The Beduin could not look for God within him: he was too sure that he was within God. He could not conceive anything which was or was not God, Who alone was great; yet there was a homeliness, an everyday-ness to this climatic Arab God, who was their eating and their fighting and their lusting, the commonest of their thoughts, their familiar resource and companion, in a way impossible to those whose God is so wistfully veiled from them by despair of their carnal unworthiness of Him and by the decorum of formal worship. Arabs felt no incongruity in bringing God into the weaknesses and appetites of their least creditable causes. He was the most familiar of their words; and indeed we lost much eloquence when making Him the shortest and ugliest of our monosyllables.
Compassion and insight combined with humor and irreverence toward establishment thinking made Lawrence a man after my own heart. Something made me want to trust Lawrence, though I bowed to the consensus view that he was unreliable. I viewed Pillars as more of a work of literature than history.
Then one day I was reading an edition of *The Best American Science and Nature Writing and came across an article written by John Seabrook called "Ruffled Feathers" that appeared in the New Yorker in 2006. It was about *Pamela Rasmussen, an ornithologist who in the 1990s did the major legwork for *Birds of South Asia: The Ripley Guide. Traditionally ornithologists shot bird specimens, collected their skins and stuffed them for museum collections and further study. Meinertzhagen had been one of the grand champions, collecting more than 25,000 birds, so his work figured prominently in Rasmussen's research.
But something was wrong with the specimens. The data didn't always match up and she saw evidence of tampering. Further research revealed the birds had been stolen from museums around the world and Meinertzhagen had doctored the mountings to make them look like his own work. Bird after bird that he had supposedly collected turned out to be stolen. Much of his work is now considered fraudulent. The full extent isn't known.
Around the same time Rasmussen was doing her detective work, Lawrence scholars discovered that Meinertzhagen's World War I diaries were faked. He actually wrote them in the 1950s. In them were passages disparaging Lawrence. One entry states, "I believe I was the only one of [Lawrence's] friends to whom he confided he was a complete fraud." The real fraud, it turns out, was Meinertzhagen.
Some suspect he may have murdered his wife who died in a shooting accident. Meinertzhagen was the only other person there. The police didn't investigate or file charges.
Some suspect he may have murdered his wife who died in a shooting accident. Meinertzhagen was the only other person there. The police didn't investigate or file charges.
Whatever the case, Meinertzhagen's chicanery is, I think, a measure or redemption for Lawrence's reputation. But he's not entirely off the hook. Certain dates and events in Pillars don't add up with other accounts. He almost certainly told Arab leaders during the war about the Sykes-Picot Agreement but doesn't acknowledge it in Pillars. How could he? It would have been admitting to treason.

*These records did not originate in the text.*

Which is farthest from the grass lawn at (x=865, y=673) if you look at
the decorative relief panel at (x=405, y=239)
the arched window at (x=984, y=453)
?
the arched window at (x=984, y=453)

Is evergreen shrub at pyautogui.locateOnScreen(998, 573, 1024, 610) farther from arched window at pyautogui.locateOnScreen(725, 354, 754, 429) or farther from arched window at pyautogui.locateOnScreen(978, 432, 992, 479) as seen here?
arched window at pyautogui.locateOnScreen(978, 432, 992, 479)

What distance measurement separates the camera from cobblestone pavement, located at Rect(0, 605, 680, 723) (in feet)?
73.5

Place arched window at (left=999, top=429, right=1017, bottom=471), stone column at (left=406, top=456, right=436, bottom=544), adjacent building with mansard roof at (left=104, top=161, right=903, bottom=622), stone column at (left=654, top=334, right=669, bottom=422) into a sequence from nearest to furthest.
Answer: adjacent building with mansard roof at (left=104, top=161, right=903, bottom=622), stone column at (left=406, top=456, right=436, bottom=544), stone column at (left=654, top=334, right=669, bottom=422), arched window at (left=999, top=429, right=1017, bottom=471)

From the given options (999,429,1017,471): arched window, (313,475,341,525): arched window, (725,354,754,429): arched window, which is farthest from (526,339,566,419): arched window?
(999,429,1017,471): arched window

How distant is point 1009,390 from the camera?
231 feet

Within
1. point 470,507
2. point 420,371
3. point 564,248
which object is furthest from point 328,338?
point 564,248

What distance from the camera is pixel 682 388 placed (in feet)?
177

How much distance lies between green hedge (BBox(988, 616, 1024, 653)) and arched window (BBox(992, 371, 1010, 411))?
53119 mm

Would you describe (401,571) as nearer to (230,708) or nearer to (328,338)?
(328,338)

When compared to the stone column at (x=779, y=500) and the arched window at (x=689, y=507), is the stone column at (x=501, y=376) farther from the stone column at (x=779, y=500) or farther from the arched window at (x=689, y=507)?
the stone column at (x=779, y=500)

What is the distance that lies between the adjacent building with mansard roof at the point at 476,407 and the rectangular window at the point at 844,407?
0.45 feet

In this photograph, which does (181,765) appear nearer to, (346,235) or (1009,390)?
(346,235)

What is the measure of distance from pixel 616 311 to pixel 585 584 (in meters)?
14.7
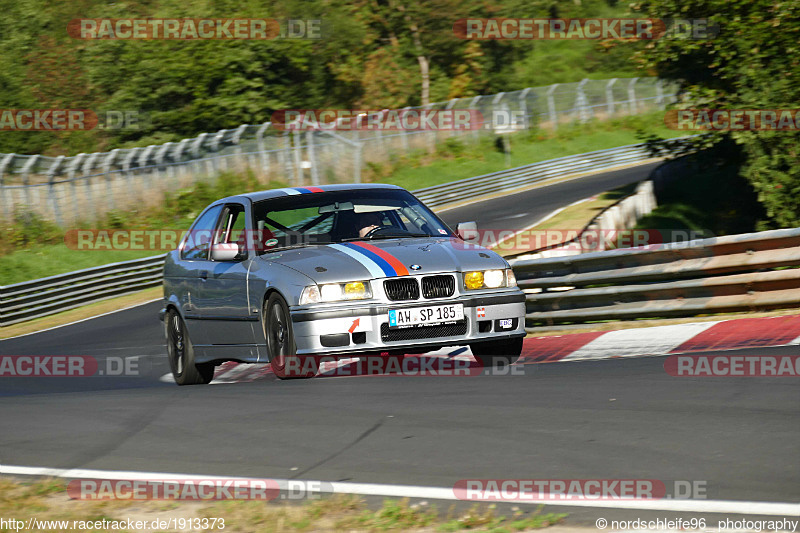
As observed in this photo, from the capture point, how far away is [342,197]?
9.07m

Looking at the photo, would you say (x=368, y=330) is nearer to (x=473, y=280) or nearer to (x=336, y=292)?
(x=336, y=292)

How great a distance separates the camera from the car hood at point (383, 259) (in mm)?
7852

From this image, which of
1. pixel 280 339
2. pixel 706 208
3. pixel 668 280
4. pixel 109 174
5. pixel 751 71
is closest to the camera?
pixel 280 339

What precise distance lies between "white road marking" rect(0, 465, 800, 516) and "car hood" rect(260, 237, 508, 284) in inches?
111

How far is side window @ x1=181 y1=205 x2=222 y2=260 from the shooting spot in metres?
9.73

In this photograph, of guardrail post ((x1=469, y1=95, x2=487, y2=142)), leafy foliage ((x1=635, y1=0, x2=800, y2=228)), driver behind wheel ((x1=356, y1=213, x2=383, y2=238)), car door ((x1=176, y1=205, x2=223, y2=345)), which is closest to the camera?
driver behind wheel ((x1=356, y1=213, x2=383, y2=238))

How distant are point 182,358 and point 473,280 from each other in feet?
10.6

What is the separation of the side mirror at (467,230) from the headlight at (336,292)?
148 centimetres

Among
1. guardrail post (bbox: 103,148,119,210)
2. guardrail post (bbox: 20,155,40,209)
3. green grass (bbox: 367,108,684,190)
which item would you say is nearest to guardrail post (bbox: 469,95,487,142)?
green grass (bbox: 367,108,684,190)

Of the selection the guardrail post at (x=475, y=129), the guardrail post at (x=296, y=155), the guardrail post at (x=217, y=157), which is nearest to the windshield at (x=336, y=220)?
the guardrail post at (x=217, y=157)

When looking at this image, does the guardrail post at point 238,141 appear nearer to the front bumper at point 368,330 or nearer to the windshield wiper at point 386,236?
the windshield wiper at point 386,236

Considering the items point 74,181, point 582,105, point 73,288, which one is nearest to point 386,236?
point 73,288

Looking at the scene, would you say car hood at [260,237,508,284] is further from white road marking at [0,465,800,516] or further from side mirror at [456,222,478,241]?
white road marking at [0,465,800,516]

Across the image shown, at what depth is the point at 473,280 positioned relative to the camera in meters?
8.05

I believe Lawrence was honest, to a fault even, and was trying to get at reality as best he could in a vast maze of competing loyalties and interests. His Arabian adventure was a huge undertaking, representing essentially lifetimes of experience compressed into a few years. Not even a brain as capable as his could hold it all together and somehow capture it completely with words. He had to try to point toward the truth using an inadequate medium -- language. If the writing in Pillars sometimes has the quality of a Zen koan, then you just have to trust it. I do.